MinaAlmasi / CIFAKE-image-classifiers

Investigating the utility of artificially generated images as an alternative to data augmentation. Self-assigned Assignment 4, Visual Analytics, Cultural Data Science F2023.
1 stars 0 forks source link

CIFAKE: Comparing Classifiers on FAKE vs. REAL Images

Repository link: https://github.com/MinaAlmasi/CIFAKE-image-classifiers

This repository forms the self-assigned assignment 4 by Mina Almasi (202005465) in the subject Visual Analytics, Cultural Data Science, F2023.

The repository aims to investigate the utility of artificially generated images as an alternative to data augmentation when training classifiers to predict real life images.
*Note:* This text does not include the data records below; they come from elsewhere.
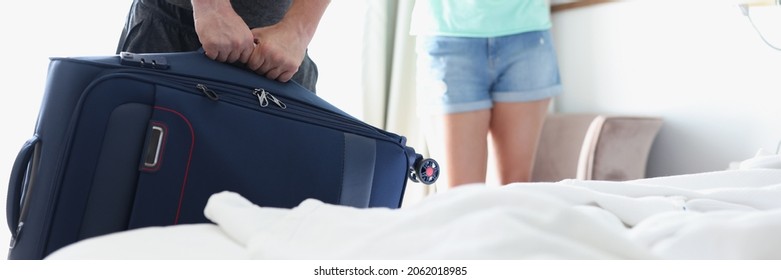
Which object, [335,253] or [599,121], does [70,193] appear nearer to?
[335,253]

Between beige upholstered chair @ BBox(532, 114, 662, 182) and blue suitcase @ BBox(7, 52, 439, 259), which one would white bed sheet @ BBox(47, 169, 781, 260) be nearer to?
blue suitcase @ BBox(7, 52, 439, 259)

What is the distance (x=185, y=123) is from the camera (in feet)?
2.81

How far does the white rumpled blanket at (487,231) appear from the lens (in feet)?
1.70

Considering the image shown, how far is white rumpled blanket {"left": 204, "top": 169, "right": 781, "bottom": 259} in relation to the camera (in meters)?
0.52

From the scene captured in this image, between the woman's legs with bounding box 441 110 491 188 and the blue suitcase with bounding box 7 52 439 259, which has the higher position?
the blue suitcase with bounding box 7 52 439 259

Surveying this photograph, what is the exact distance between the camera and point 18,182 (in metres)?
0.85

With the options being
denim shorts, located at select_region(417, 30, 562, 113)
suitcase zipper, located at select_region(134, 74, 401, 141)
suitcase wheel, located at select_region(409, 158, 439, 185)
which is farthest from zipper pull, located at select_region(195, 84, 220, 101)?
denim shorts, located at select_region(417, 30, 562, 113)

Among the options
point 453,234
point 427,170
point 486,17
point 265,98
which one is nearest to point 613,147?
point 486,17

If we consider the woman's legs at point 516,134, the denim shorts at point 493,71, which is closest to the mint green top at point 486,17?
the denim shorts at point 493,71

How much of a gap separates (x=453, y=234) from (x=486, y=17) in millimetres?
1333

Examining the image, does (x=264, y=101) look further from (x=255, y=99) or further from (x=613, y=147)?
(x=613, y=147)

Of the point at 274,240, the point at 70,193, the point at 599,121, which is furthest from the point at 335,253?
the point at 599,121

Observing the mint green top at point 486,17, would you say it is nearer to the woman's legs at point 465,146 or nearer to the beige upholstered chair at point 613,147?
the woman's legs at point 465,146

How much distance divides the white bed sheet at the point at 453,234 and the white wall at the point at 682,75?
197cm
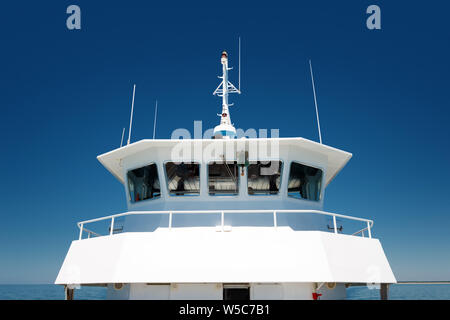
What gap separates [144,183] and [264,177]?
419 cm

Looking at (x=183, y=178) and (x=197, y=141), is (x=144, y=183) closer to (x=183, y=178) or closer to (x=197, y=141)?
(x=183, y=178)

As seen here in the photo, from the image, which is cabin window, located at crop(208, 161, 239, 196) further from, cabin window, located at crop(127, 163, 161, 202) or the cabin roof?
cabin window, located at crop(127, 163, 161, 202)

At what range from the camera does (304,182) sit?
12.1 metres

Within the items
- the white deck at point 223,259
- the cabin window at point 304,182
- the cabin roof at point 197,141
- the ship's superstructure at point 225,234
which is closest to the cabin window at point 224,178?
the ship's superstructure at point 225,234

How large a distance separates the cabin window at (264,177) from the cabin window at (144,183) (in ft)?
10.3

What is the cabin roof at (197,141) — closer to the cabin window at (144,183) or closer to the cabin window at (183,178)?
the cabin window at (144,183)

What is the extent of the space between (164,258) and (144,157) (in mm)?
4667

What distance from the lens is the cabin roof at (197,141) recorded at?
1124 cm

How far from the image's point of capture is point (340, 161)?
13.5m

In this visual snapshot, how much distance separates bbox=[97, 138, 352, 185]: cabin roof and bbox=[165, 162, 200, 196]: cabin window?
0.78m

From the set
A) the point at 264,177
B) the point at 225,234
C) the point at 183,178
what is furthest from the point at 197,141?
the point at 225,234

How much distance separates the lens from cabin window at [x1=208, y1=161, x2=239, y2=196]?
447 inches
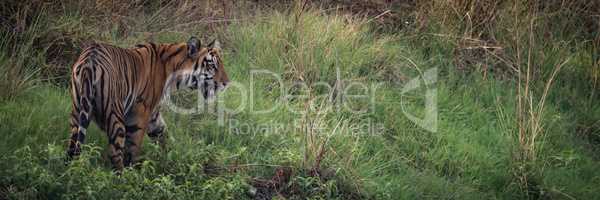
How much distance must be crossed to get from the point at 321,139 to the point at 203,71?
3.54 feet

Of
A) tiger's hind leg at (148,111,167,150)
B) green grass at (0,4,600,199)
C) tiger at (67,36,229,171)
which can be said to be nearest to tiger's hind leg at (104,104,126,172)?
tiger at (67,36,229,171)

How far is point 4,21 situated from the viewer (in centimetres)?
712

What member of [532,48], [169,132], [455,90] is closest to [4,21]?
[169,132]

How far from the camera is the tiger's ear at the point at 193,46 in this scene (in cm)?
629

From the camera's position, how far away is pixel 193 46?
630cm

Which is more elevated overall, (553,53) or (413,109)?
(553,53)

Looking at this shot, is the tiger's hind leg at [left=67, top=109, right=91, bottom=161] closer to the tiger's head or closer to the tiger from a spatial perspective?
the tiger

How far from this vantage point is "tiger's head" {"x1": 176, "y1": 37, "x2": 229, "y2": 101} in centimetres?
638

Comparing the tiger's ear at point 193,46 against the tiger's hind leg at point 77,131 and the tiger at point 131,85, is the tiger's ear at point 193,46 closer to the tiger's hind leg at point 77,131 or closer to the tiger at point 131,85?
the tiger at point 131,85

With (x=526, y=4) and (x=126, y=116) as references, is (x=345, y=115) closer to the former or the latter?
(x=126, y=116)

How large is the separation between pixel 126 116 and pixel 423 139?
8.97ft

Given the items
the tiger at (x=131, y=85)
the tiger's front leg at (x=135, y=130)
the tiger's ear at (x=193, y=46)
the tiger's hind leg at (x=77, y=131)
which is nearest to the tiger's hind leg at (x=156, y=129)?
the tiger at (x=131, y=85)

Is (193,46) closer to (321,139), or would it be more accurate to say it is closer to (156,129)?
(156,129)

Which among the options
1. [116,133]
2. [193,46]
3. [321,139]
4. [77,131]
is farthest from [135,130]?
[321,139]
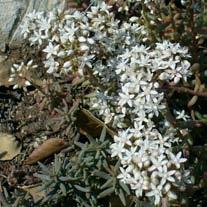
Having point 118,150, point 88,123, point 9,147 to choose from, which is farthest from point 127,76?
point 9,147

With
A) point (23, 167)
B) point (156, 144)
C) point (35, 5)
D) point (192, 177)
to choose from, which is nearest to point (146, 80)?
point (156, 144)

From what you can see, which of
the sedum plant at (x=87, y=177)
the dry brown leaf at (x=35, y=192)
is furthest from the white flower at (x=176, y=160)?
the dry brown leaf at (x=35, y=192)

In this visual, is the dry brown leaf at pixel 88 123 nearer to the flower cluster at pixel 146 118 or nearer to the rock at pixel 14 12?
the flower cluster at pixel 146 118

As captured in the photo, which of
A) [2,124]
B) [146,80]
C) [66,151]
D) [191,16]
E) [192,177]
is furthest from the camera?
[2,124]

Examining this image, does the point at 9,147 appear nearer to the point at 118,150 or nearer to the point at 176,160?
the point at 118,150

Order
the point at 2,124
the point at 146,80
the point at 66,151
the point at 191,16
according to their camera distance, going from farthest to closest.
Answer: the point at 2,124 → the point at 66,151 → the point at 191,16 → the point at 146,80

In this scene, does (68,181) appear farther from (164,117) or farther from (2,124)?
(2,124)
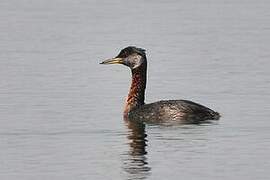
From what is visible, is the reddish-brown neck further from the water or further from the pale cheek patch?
the water

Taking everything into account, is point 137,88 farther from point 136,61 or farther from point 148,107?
point 148,107

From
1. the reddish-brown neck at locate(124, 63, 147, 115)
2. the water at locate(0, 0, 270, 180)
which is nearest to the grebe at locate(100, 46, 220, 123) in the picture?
the reddish-brown neck at locate(124, 63, 147, 115)

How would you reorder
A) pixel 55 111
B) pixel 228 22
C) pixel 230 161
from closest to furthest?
1. pixel 230 161
2. pixel 55 111
3. pixel 228 22

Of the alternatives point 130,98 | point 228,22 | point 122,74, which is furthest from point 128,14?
point 130,98

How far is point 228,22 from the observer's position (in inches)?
1918

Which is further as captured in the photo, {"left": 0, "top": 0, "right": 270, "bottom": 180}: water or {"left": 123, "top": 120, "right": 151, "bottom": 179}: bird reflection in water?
{"left": 0, "top": 0, "right": 270, "bottom": 180}: water

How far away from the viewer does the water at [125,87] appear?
23.2 metres

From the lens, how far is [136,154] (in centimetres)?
Answer: 2430

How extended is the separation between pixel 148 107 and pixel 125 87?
5.69 m

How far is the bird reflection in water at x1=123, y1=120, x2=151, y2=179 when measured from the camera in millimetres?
22203

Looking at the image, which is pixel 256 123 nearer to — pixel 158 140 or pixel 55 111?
pixel 158 140

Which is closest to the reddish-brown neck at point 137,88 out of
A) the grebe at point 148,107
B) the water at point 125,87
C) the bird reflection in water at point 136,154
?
the grebe at point 148,107

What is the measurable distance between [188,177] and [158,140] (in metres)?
4.26

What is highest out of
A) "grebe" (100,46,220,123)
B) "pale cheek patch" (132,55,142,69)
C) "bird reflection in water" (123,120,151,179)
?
"pale cheek patch" (132,55,142,69)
For this purpose, the CIFAKE dataset (Bird & Lofti, 2023) is used.

Data

The CIFAKE dataset contains 60,000 images that are synthetically generated to be equivalent to the CIFAR-10 dataset along with 60,000 original CIFAR-10 images (Krizhevsky, 2009). The synthetically generated images were created using the text-to-image Stable Diffusion v1-4. Examples of these artificial images are shown below.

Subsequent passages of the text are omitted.